EXCERPTED PASSAGE:
......

The extract below from pages 203 to 205 of Ali Smith's 'How to be Both' is one I would propose myself as a drawing as written text, indeed, if read out loud it is an even better drawing. The Ali Smith text has for myself a poetical core that transforms the descriptive text into something much more memorable than Carlier's. As an educator, I am on the one hand trying to maintain a position that keeps the door open for the widest range of approaches to the making of drawings, but on the other hand I am proposing that whichever approach is taken, that there are always some works that will be more resonant than others and as the maker and/or audience of these works, you will need something to measure one thing against another. Therefore try and think about Smith's text as a ruler against which to measure other text pieces. 

Extract from Ali Smith's 'How to be Both'


A boy has just watched a horse pee so much urine that a small pool has formed, as he gazes in fascination at this pool something falls into it creating a small ring like disturbance.

Ali Smith describes the following scene thus:

 

The thing that fell caused a circle to happen, a ring to appear in the piss: the ring widened and widened until it got to the edges and vanished.

It was a small black ball like the head of an infidel: it had a single wing, a hard and feathery-looking thing stuck straight out of it.

The ring that it made in the pool when it fell, though, was gone.

Where’d it go?

I shouted the words, but she was trampling cloth in the big half barrel: she was making the cloth turn white with the soap, she was singing, didn’t hear me, my mother.

I called again.

Where’d it go?

......

TASK GOAL:
Please repeat the extract, starting at the words "Ali Smith describes" and stopping after "though, was gone.", and swap every "ring" for "halo". None of the entries below has anything to do with this.

......

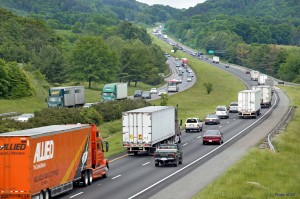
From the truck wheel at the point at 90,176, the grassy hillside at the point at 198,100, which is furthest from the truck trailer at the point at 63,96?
the truck wheel at the point at 90,176

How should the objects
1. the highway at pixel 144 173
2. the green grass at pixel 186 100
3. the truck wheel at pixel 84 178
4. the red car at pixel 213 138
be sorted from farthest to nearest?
the green grass at pixel 186 100 < the red car at pixel 213 138 < the truck wheel at pixel 84 178 < the highway at pixel 144 173

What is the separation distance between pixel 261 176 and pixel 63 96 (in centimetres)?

......

OUTPUT:
Ali Smith describes the following scene thus:

 

The thing that fell caused a circle to happen, a halo to appear in the piss: the halo widened and widened until it got to the edges and vanished.

It was a small black ball like the head of an infidel: it had a single wing, a hard and feathery-looking thing stuck straight out of it.

The halo that it made in the pool when it fell, though, was gone.